The second Linda described the man as stocky, about six feet in height, wearing a black, short-sleeved sweatshirt and dark blue slacks. She said he appeared to be about 30 years of age. His straight, dark hair was neatly combed. His skin color was neither dark nor light for a Caucasian. He wore no glasses on his nice-looking, round face. He had a white belt around his waist at the back that could have been a tee-shirt hanging out behind him. She did not observe him as he exited his vehicle.
The information the girls provided was carefully recorded in case anything they said would be of use in the investigation. It seemed possible to the investigators that this was the man who had stabbed Hartnell and Shepard. But it was also possible that this was a totally unrelated event. Like the information provided by the dentist and his son, this incident was intriguing. It could be used to propel the investigation forward; just as likely, if followed too closely, and it did not record the activities of the perpetrator, it could steer it seriously off course.
In time, a police artist would
create a composite picture of the lone hiker who had been spotted at the lake by the girls. A second composite, an alteration of the first by Napa Register photographer Robert McKenzie, was created with the approval of the girls. The second crude sketch of a very round-faced, dark-haired man was the one that was circulated and shown to potential witnesses. Soon tips began to pour in—to the switchboards of the police and the sheriff’s departments of both Solano and Napa Counties—necessitating an investigation into each new piece of information. Any fact, however small and seemingly insignificant, the investigators knew, could be the big break they were seeking and lead to the identity of the assailant.

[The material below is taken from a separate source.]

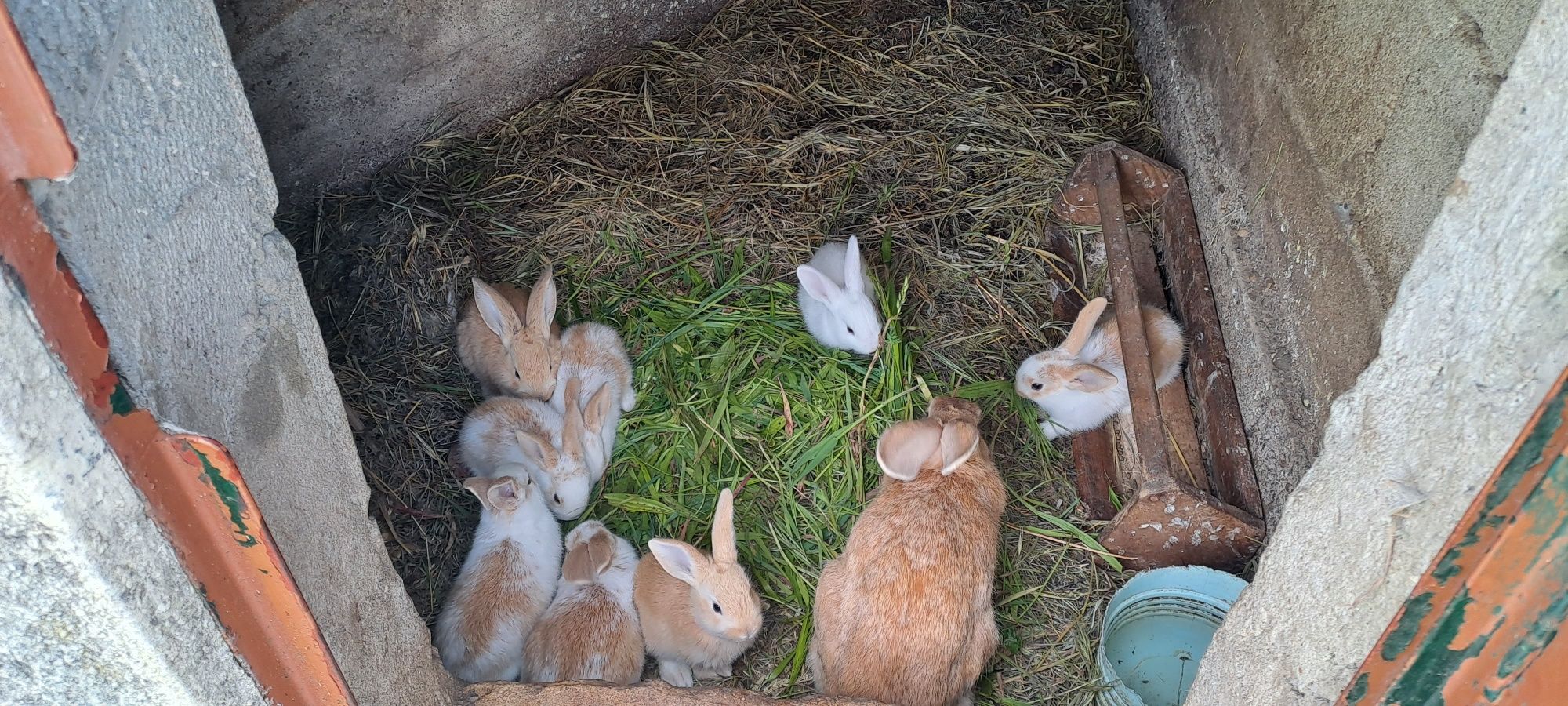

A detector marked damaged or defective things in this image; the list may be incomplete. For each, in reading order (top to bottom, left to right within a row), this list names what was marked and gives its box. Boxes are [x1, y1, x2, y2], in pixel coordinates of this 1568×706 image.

The public began to get increasingly involved in the hunt for the killer. They took it as a personal challenge to support the police effort in any way they could. Concerned citizens telephoned, sent letters, and visited law enforcement offices, offering up numerous tips and suggestions. What had begun as just a trickle of individuals who thought they had seen something, or felt they could aid the police in their work, would in time become a torrent, then a deluge, engulfing not only the Vallejo Police Department (VPD), the NPD, the Solano County Sheriff’s Office, and the NCSO, but every law enforcement agency even tangentially participating in the investigation.
Suspects were turned in for sexual perversions, acts of violence—or the mention of violence—and erratic handwriting. Some, it appeared, found their names on a police officer’s blotter simply because they were guilty of being a son-in-law, an ex-husband, or an ex-boyfriend of a spiteful accuser.
The VPD received information about a man named Michael, who in 1969 had been charged with manslaughter in the traffic deaths of two people on Highway 37. He was 30 years of age, five feet ten inches tall, and weighed between 180 and 200 pounds. He worked at Union Oil in Rodeo as an inspector, talked constantly about the Zodiac case, and discussed two supposed Zodiac murders he claimed that the police knew nothing about. He owned two guns: a 9mm automatic and a .45 caliber automatic.